Let us turn to the legal questions posed by another of this summer’s intelligence disclosures, concerning data collection pursuant to Section 702 (“§702”) of the FISA Amendments Act of 2008. §702, which authorizes the U.S. government to target the communications of persons “…reasonably believed to be located outside the United States…to acquire foreign intelligence information,” governs two primary sources of Internet and telephone data. First among these is so-called PRISM collection, which aggregates voice, text, video, and digital network information from eight major Internet service providers. Second is the collection of “upstream communications,” a term which refers to raw data acquired as they traverse fiber-optic cables. While there have been significant problems with the operation of these programs, it is not enough to identify only the costs posed to our civil liberties. Rather, the vital inquiry is one of interest balancing, assessing these privacy costs in relation to their security benefits in order to determine §702’s legitimacy.

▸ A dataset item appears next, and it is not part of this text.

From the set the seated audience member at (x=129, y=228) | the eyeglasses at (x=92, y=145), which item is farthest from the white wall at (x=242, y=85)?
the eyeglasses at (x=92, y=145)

Because collection of this sort implicates the content of some communications of U.S. persons (“USPERS”), it is rightly subject to more rigorous scrutiny than metadata production. In order to be constitutional, such ‘incidental,’ warrantless collection must satisfy the Fourth Amendment’s threshold of reasonableness. In 1989, for example, the Supreme Court held that drug testing railway workers satisfied the threshold because the practice’s permissibility is judged by balancing the intrusion on the individual’s interest against the promotion of legitimate governmental interests. While such balancing is usually resolved in favor of the individual, there exist particularly legitimate governmental interests, or “special needs…beyond the normal need for law enforcement” – such as the safety of railways and the protection against international terrorism – that prove dispositive to the cost-benefit analysis. Indeed, the foreign intelligence exception, a subsidiary of this special needs doctrine, has informed the FISC’s analysis of §702.

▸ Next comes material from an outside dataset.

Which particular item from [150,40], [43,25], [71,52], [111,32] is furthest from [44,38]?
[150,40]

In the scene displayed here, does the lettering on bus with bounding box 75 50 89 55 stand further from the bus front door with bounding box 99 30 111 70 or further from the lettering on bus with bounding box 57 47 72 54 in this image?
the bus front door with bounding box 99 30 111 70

This cost-benefit analysis occurs on both abstract and particularized levels. First, the national security interests promoted by §702 are perhaps the most legitimate governmental interests of all. The content of a person’s Internet communications, though, whether incidentally acquired or not, are digital manifestations of the private papers to which the Fourth Amendment’s protections are directly addressed. Therefore, in order to satisfy the foreign intelligence exception, it is also necessary to evaluate the statute’s scope and its effect on the privacy intrusion’s costs. First, §702 compels the executive branch to formulate and seek periodic judicial approval for procedures designed to target only non-USPERS, reasonably believed to be outside the U.S., for a legitimate foreign intelligence purpose. In addition, it necessitates formulation of and approval for minimization procedures, which govern how and when the intelligence community retains, disseminates, or eliminates the incidentally acquired communications of USPERS.

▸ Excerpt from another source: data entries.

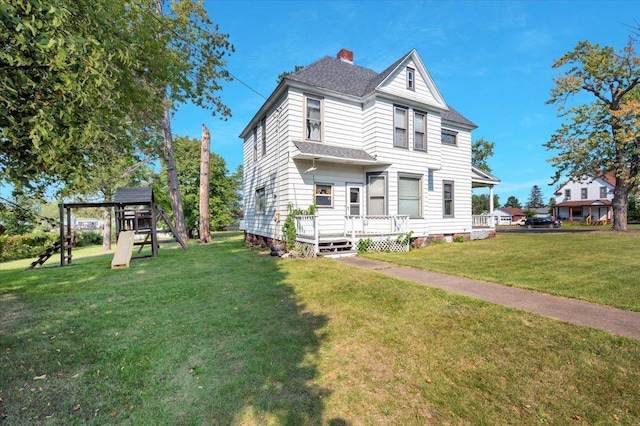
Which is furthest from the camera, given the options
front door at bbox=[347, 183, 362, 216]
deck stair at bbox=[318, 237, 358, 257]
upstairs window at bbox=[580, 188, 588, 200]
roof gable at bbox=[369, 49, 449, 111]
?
upstairs window at bbox=[580, 188, 588, 200]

The FISC has not always found that §702 complies with the constitutional threshold of reasonableness or the statutory requirements for targeting and minimization. In October 2011, Judge John Bates authored a FISC opinion that found neither criteria met as applied to upstream collection. Specifically, the court found that upstream procedures were not reasonably designed to minimize the retention of USPERS’ communications and the exposure implicated therein made collection no longer reasonable under the Fourth Amendment. Since upstream data are acquired from fiber-optic cables, it is often technically infeasible to segregate packets of USPERS’ data. The result is the collection of entire “Internet transactions,” some of which include “multiple discrete communications” (“MCTs”). Imagine capturing a screenshot of a foreign intelligence target’s e-mail inbox, which indivisibly reveals the address of everyone he or she recently communicated with as well as the subject and beginning of their communication. MCTs thus expose content relating to USPERS irrespective of whether it is to, from, or even about a valid target or selector under §702.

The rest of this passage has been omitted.